The configuration is as Cluster mode disabled : Only 1 shard with (1 master and 2 replicas) with multi AZ enabled. For example -

PRIMARY ENDPOINT - xxx.dktrm8.ng.0001.usw2.cache.amazonaws.com
READER ENDPOINT - xxx-ro.dktrm8.ng.0001.usw2.cache.amazonaws.com
NODE ENDPOINTS - {
xxx-a.dktrm8.0001.usw2.cache.amazonaws.com -> master,
xxx-b.dktrm8.0001.usw2.cache.amazonaws.com -> replica,
xxx-c.dktrm8.0001.usw2.cache.amazonaws.com -> replica
}

Ques -

  1. Are the node endpoints are DNS names ?
  2. Failover has been handled on IP address level or node endpoints level ?
  3. After failover can primary endpoint point to different node endpoint(promoted master) or just the IP address mapping gets changed ?
  4. If one is using node endpoints for read traffic instead of reader endpoint, is it possible that the node endpoint's role get changed to 'MASTER' ? in case of failover or maintenance.

Solution

  • First, yes, those are DNS names that will get an answer to A queries, as are the master/replica GSLB's (I don't think they're really GSLB's in the same context as you'd use for say a web application, but they ensure the Primary node is always at the master endpoint, and the replicas are always behind the replica endpoint).

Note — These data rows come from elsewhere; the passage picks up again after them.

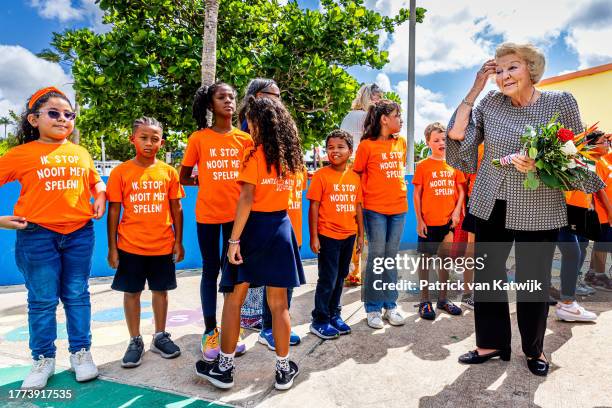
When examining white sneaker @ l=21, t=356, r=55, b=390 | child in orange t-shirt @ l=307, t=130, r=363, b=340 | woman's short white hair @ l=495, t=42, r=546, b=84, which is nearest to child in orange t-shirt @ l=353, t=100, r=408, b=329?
child in orange t-shirt @ l=307, t=130, r=363, b=340

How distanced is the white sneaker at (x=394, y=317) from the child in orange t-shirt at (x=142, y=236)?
1.77 metres

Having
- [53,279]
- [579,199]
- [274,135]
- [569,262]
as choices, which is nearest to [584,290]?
[569,262]

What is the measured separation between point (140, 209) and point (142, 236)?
193mm

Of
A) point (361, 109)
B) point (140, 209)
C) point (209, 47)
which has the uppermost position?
point (209, 47)

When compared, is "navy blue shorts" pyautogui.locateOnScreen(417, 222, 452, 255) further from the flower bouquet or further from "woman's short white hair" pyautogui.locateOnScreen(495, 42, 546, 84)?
Result: "woman's short white hair" pyautogui.locateOnScreen(495, 42, 546, 84)

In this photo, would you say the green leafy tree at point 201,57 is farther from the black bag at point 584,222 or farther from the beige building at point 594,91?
the beige building at point 594,91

    Secondly, since the actual node names (and not the pseudo-GSLB's) resolve to the IP addresses, it doesn't matter which you use.

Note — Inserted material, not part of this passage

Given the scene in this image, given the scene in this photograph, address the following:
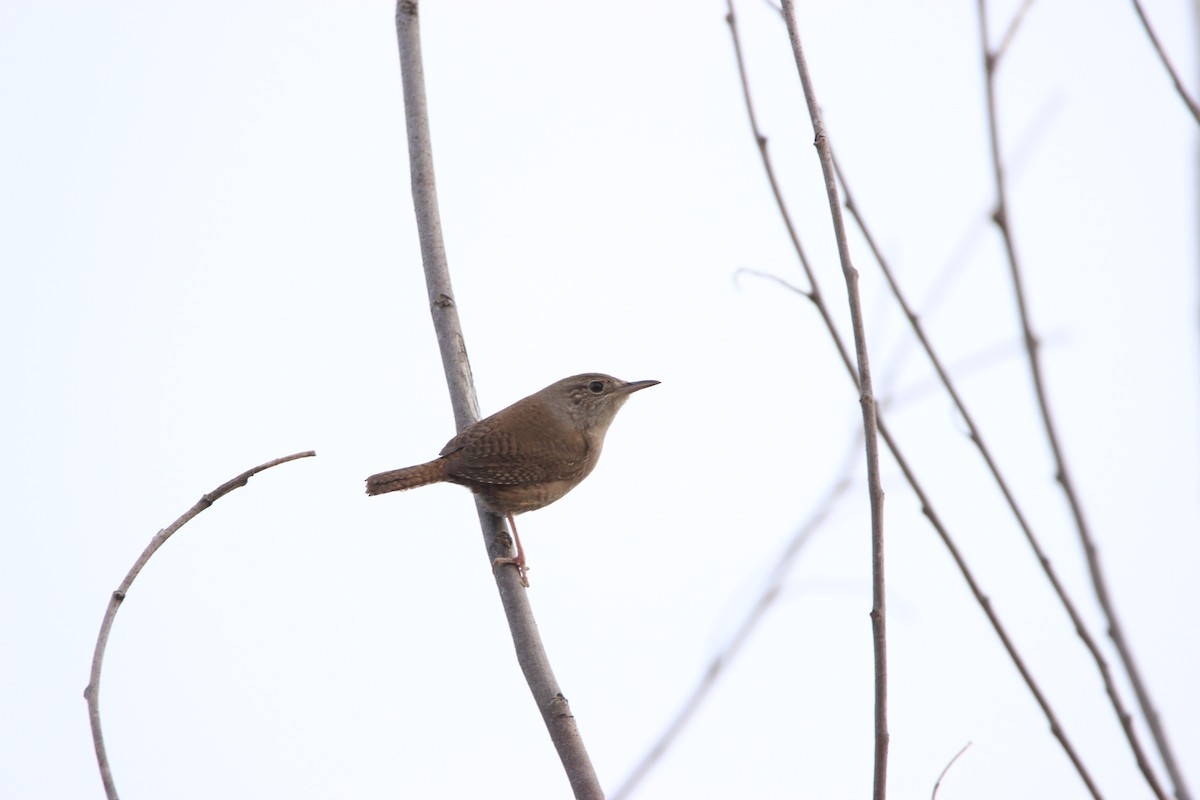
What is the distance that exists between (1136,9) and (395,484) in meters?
3.07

    After a failover, both the master/primary and replica GSLB endpoints will update. The master/primary endpoint will point to the replica that was promoted to primary. The replica endpoint will temporarily contain only one replica, the one that wasn't promoted. As soon as the original master/primary endpoint comes back online, it will be reconfigured as a replica and then added to the replica GSLB endpoint. This is assuming there are 3 nodes total. If there's more, the replica endpoint will have one less node until the original primary comes back online.

    Finally, yes, you should always use the GSLB endpoints as they will always have the most up-to-date primary and replicas within. If you connect to the nodes directly you run the risk of attempting to write to a primary that becomes a replica, a replica that becomes a primary, or a node that is just offline. Unless all three (or more if using more nodes) are offline, the primary and replica endpoints will always point to the right place.